In response to the Alliance's lawsuit, the judge recommended invalidating the EU directive, but he upheld the concept of using a positive list to shape international markets, and he urged EU officials to correct what amounts to technical glitches in the wording of the directive, so that the positive list can be effectuated this summer.

Will the Existence of the Positive List Affect the American Market?

Undoubtedly, and here is how. First, in and of itself, the positive list will prohibit the importation of excluded substances and products into European Community markets. Second, the list is sure to be incorporated into the Codex guidelines for vitamins and minerals. That is because Codex is mandated to look to "accepted international standards" to determine which substances are allowed and not allowed and at what doses. It is widely accepted by informed observers that Codex will adopt the EU directive's positive list as its own standard, since there is no other internationally accepted standard.
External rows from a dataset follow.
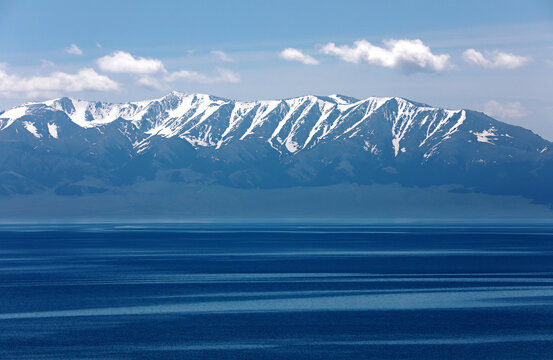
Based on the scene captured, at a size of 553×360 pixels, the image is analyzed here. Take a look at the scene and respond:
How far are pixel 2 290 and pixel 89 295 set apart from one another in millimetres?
8286

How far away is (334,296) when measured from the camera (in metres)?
69.6

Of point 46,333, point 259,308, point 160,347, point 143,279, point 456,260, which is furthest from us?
point 456,260

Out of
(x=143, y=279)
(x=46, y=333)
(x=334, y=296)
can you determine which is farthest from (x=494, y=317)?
(x=143, y=279)

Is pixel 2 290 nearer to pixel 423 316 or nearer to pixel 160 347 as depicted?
pixel 160 347

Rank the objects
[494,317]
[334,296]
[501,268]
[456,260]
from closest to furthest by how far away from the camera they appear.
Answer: [494,317] < [334,296] < [501,268] < [456,260]

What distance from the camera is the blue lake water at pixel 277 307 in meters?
48.8

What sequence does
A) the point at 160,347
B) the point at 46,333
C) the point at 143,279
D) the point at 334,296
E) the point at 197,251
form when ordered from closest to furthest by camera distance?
1. the point at 160,347
2. the point at 46,333
3. the point at 334,296
4. the point at 143,279
5. the point at 197,251

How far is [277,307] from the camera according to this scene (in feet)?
207

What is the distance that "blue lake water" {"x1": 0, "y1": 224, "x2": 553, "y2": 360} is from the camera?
48.8 meters

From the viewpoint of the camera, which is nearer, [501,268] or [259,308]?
[259,308]

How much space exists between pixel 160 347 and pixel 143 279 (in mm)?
34744

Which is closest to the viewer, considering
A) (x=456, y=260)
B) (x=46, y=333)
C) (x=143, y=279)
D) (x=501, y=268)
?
(x=46, y=333)

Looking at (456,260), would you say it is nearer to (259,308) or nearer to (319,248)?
(319,248)

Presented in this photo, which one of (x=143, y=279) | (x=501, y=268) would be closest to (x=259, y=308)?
(x=143, y=279)
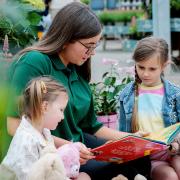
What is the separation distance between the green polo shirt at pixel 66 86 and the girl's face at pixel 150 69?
0.32 metres

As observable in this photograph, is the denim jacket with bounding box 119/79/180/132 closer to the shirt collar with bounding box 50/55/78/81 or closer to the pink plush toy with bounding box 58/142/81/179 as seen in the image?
the shirt collar with bounding box 50/55/78/81

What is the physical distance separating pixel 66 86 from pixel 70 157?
Answer: 48cm

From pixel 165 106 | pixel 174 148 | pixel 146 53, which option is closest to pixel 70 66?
pixel 146 53

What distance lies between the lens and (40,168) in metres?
1.80

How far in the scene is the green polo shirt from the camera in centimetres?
229

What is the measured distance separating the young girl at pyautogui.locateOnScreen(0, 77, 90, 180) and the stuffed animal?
0.41ft

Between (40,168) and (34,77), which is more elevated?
(34,77)

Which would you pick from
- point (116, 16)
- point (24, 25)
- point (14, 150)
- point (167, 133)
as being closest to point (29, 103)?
point (14, 150)

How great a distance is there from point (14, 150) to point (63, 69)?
2.10 ft

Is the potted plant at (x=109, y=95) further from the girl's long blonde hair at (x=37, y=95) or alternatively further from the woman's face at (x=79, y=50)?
the girl's long blonde hair at (x=37, y=95)

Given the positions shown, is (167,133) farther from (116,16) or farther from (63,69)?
(116,16)

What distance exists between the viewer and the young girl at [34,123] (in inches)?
76.9

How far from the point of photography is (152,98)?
2797mm

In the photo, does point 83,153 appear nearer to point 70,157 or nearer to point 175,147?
point 70,157
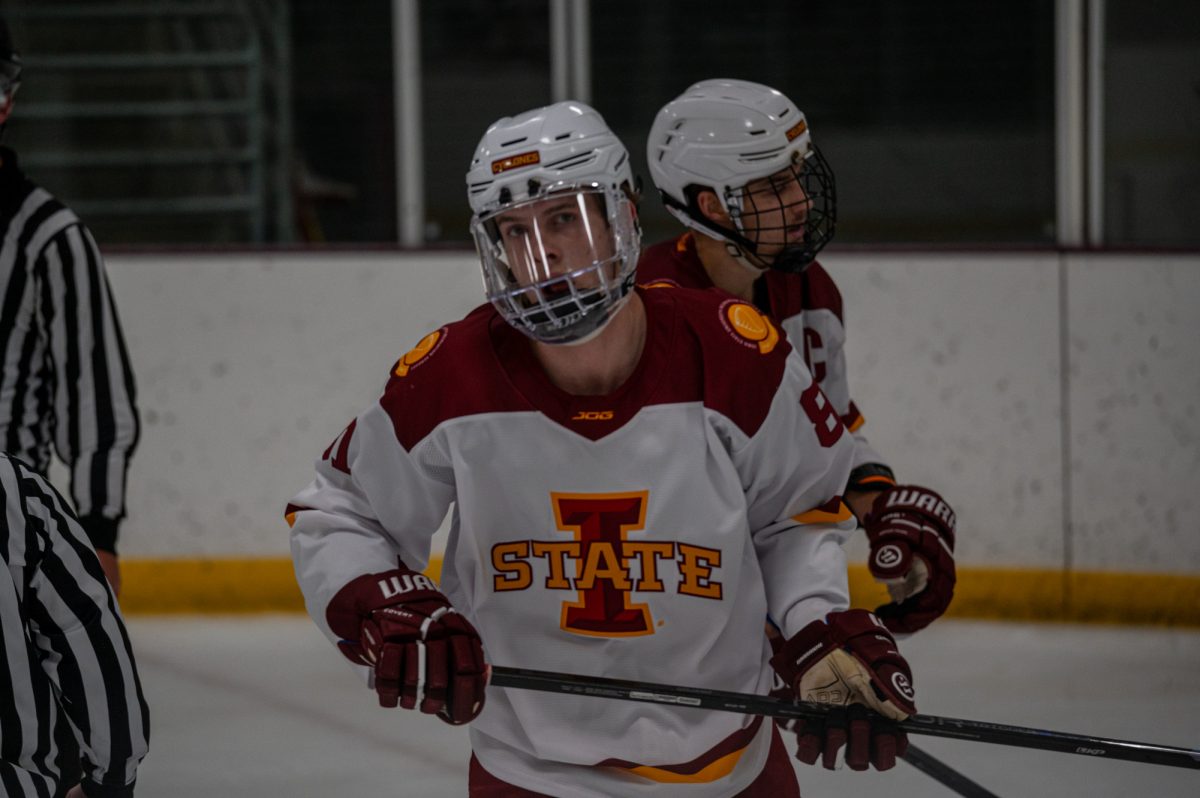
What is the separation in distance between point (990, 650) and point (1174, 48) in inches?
63.6

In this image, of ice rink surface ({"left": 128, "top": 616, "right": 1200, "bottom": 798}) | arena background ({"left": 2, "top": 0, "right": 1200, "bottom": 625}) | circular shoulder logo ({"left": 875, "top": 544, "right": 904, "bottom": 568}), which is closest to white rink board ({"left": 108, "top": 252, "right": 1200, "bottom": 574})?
arena background ({"left": 2, "top": 0, "right": 1200, "bottom": 625})

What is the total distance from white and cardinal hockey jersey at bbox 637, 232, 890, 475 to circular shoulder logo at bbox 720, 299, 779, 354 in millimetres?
581

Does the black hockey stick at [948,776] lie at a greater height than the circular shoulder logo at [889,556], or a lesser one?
lesser

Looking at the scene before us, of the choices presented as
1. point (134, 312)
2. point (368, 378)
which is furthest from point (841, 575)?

In order for a nutrient substance to be added to the positive list, a comprehensive risk-assessment study must be performed, with favorable results submitted to the Office of the EU Communities by July 12, 2005. Even then, it can only remain on the positive list until 2009. These expensive scientific studies can only be undertaken by governments or corporations with deep pockets. In sum, the EU directive will likely destroy any European health supplement business which produces or sells commonly accepted vitamin and mineral products.

As for upper limit doses, the Codex Commission is looking to adopt the specifications of a study conducted by the FAO/WHO and various parties, including the Alliance for Natural Health. The study will set upper limit supplement dosage levels in the near future; and those standards, which will be based upon risk-assessment values, not health benefits, will be incorporated into the Codex Alimentarius regulations.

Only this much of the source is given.